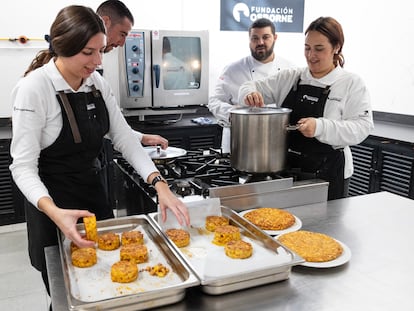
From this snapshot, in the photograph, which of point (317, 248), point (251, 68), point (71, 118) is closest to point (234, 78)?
point (251, 68)

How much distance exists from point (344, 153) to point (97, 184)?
4.52ft

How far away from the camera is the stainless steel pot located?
72.7 inches

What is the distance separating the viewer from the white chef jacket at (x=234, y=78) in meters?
3.25

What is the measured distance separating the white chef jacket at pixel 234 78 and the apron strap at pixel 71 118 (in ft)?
5.60

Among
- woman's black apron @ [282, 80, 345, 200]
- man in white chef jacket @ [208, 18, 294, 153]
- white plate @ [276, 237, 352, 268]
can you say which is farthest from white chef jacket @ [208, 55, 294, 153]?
white plate @ [276, 237, 352, 268]

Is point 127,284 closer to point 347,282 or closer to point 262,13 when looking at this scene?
point 347,282

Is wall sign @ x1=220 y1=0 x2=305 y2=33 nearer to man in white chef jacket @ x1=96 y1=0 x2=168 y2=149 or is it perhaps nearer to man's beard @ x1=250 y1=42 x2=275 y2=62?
man's beard @ x1=250 y1=42 x2=275 y2=62

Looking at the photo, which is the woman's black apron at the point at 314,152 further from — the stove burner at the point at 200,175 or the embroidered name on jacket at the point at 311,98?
the stove burner at the point at 200,175

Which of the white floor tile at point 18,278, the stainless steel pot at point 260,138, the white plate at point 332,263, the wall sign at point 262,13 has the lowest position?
the white floor tile at point 18,278

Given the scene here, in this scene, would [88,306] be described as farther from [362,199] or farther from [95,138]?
[362,199]

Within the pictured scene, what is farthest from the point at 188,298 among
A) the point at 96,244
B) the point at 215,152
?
the point at 215,152

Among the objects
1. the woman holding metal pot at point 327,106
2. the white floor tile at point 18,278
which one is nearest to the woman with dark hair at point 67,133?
the woman holding metal pot at point 327,106

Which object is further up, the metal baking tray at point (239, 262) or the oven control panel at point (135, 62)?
the oven control panel at point (135, 62)

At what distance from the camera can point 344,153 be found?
2285 mm
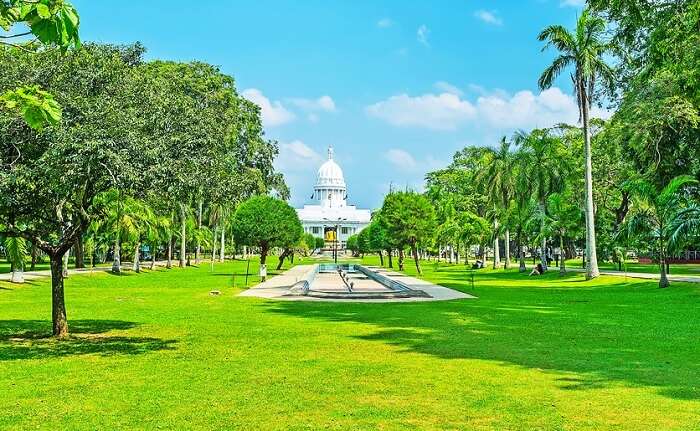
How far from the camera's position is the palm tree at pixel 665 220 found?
27.2 meters

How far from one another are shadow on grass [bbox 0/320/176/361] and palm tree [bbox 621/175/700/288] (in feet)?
69.2

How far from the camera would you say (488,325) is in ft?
58.0

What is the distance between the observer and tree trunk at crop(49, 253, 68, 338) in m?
14.7

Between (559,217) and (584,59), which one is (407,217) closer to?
(559,217)

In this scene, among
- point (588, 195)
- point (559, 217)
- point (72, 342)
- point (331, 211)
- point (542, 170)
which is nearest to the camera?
point (72, 342)

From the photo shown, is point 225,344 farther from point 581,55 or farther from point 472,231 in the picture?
point 472,231

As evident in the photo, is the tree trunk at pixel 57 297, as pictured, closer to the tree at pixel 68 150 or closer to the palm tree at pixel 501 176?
the tree at pixel 68 150

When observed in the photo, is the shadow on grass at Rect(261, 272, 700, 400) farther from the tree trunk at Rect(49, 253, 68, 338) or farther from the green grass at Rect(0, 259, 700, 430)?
the tree trunk at Rect(49, 253, 68, 338)

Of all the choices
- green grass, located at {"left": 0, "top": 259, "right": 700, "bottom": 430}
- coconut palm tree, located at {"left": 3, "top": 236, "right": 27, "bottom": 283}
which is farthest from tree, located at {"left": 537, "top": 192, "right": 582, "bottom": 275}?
coconut palm tree, located at {"left": 3, "top": 236, "right": 27, "bottom": 283}

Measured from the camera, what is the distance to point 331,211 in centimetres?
17900

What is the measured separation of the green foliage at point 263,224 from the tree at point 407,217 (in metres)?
7.40

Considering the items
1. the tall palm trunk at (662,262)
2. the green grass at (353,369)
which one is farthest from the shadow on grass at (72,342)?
the tall palm trunk at (662,262)

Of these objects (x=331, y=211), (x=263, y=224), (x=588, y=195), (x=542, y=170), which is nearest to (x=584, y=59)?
(x=588, y=195)

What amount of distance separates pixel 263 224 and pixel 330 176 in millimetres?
137860
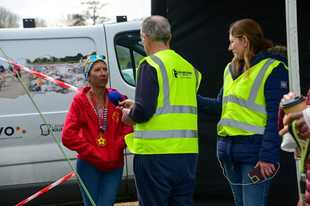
***
> [TASK DETAILS]
Reproduce every item above word for word, but leave out the pictures.

> [SOLUTION TO THIS TASK]
From this snapshot, in the photograph, which of point (317, 248), point (251, 68), point (71, 118) is closest to point (234, 78)?
point (251, 68)

How much distance exists from point (344, 153) to point (97, 184)?
4.52ft

How far away from the camera is the stainless steel pot located?
72.7 inches

What is the distance separating the viewer from the white chef jacket at (x=234, y=78) in meters?
3.25

What is the measured distance separating the white chef jacket at pixel 234 78 and the apron strap at pixel 71 118 (in ft)?
5.60

Among
- woman's black apron @ [282, 80, 345, 200]
- man in white chef jacket @ [208, 18, 294, 153]
- white plate @ [276, 237, 352, 268]
can you say which is farthest from white chef jacket @ [208, 55, 294, 153]?
white plate @ [276, 237, 352, 268]

Is point 127,284 closer to point 347,282 or closer to point 262,13 when looking at this scene?
point 347,282

Is wall sign @ x1=220 y1=0 x2=305 y2=33 nearer to man in white chef jacket @ x1=96 y1=0 x2=168 y2=149 or is it perhaps nearer to man's beard @ x1=250 y1=42 x2=275 y2=62?
man's beard @ x1=250 y1=42 x2=275 y2=62

Looking at the photo, which is the woman's black apron at the point at 314,152 further from — the stove burner at the point at 200,175 or the embroidered name on jacket at the point at 311,98?
the stove burner at the point at 200,175

Which of the white floor tile at point 18,278, the stainless steel pot at point 260,138, the white plate at point 332,263, the wall sign at point 262,13 has the lowest position?
the white floor tile at point 18,278

Given the scene here, in this scene, would [88,306] be described as farther from [362,199] or farther from [95,138]?
[362,199]

Within the pictured scene, what is farthest from the point at 188,298 among
A) the point at 96,244
B) the point at 215,152
?
the point at 215,152

Among the objects
1. the woman holding metal pot at point 327,106
2. the white floor tile at point 18,278
which one is nearest to the woman with dark hair at point 67,133?
the woman holding metal pot at point 327,106

Which object is further up, the metal baking tray at point (239, 262) or the oven control panel at point (135, 62)?
the oven control panel at point (135, 62)

At what distance from the camera can point 344,153 be found?
2285 mm
How far from the camera's position is the palm tree at pixel 665 220 found?
27.2 meters

How far from one another are shadow on grass [bbox 0/320/176/361] and palm tree [bbox 621/175/700/288] (in feet)?
69.2

How far from the camera would you say (488,325) is in ft?
58.0

What is the distance between the observer and tree trunk at crop(49, 253, 68, 338) in m?
14.7

Between (559,217) and (584,59), which one is (407,217) closer to?
(559,217)

In this scene, among
- point (588, 195)
- point (559, 217)
- point (72, 342)
- point (331, 211)
- point (542, 170)
which is nearest to the camera?
point (72, 342)

From the photo shown, is point 225,344 farther from point 581,55 or farther from point 472,231 in the picture?
point 472,231

As evident in the photo, is the tree trunk at pixel 57 297, as pictured, closer to the tree at pixel 68 150 or closer to the palm tree at pixel 501 176?
the tree at pixel 68 150

When observed in the photo, is the shadow on grass at Rect(261, 272, 700, 400) farther from the tree trunk at Rect(49, 253, 68, 338) or farther from the green grass at Rect(0, 259, 700, 430)?
the tree trunk at Rect(49, 253, 68, 338)

Of all the choices
- green grass, located at {"left": 0, "top": 259, "right": 700, "bottom": 430}
- coconut palm tree, located at {"left": 3, "top": 236, "right": 27, "bottom": 283}
which is farthest from tree, located at {"left": 537, "top": 192, "right": 582, "bottom": 275}?
coconut palm tree, located at {"left": 3, "top": 236, "right": 27, "bottom": 283}

Measured from the camera, what is the distance to point 331,211 in centimetres?
17900

What is the measured separation of the green foliage at point 263,224 from the tree at point 407,217 (in metres)?
7.40

Considering the items
1. the tall palm trunk at (662,262)
2. the green grass at (353,369)
which one is farthest from the shadow on grass at (72,342)?
the tall palm trunk at (662,262)

Of these objects (x=331, y=211), (x=263, y=224), (x=588, y=195), (x=542, y=170), which is nearest to (x=584, y=59)?
(x=588, y=195)

What amount of distance separates pixel 263 224 and pixel 330 176 in millimetres?
137860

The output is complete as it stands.